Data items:
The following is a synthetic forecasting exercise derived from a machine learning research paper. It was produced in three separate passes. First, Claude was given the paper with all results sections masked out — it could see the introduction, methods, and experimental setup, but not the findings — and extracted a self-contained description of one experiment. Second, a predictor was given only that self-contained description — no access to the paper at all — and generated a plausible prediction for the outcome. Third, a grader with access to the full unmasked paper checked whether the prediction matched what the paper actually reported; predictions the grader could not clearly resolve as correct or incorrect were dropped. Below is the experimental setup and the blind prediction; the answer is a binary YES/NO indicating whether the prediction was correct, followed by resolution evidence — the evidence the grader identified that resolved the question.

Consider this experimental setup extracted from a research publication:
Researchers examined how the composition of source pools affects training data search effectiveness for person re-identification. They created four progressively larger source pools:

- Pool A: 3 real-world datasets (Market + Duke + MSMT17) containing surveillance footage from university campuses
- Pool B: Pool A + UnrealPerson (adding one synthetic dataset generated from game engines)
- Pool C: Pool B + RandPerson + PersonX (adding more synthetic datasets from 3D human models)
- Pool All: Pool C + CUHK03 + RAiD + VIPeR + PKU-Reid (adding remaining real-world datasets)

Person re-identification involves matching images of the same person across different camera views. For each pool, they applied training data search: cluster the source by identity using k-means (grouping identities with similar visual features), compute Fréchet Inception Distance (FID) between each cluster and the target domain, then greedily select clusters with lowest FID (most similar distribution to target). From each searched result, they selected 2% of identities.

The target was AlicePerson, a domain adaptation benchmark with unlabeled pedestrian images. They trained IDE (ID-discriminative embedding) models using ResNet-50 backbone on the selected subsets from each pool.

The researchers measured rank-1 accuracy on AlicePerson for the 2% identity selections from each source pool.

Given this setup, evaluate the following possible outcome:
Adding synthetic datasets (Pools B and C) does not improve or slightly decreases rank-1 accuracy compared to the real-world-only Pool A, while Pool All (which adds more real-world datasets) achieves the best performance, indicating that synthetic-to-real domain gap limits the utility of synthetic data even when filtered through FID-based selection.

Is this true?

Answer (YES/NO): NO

About this exercise: The answer must be all the lines above that hold the word "AlicePerson".

Written answer:
The target was AlicePerson, a domain adaptation benchmark with unlabeled pedestrian images. They trained IDE (ID-discriminative embedding) models using ResNet-50 backbone on the selected subsets from each pool.
The researchers measured rank-1 accuracy on AlicePerson for the 2% identity selections from each source pool.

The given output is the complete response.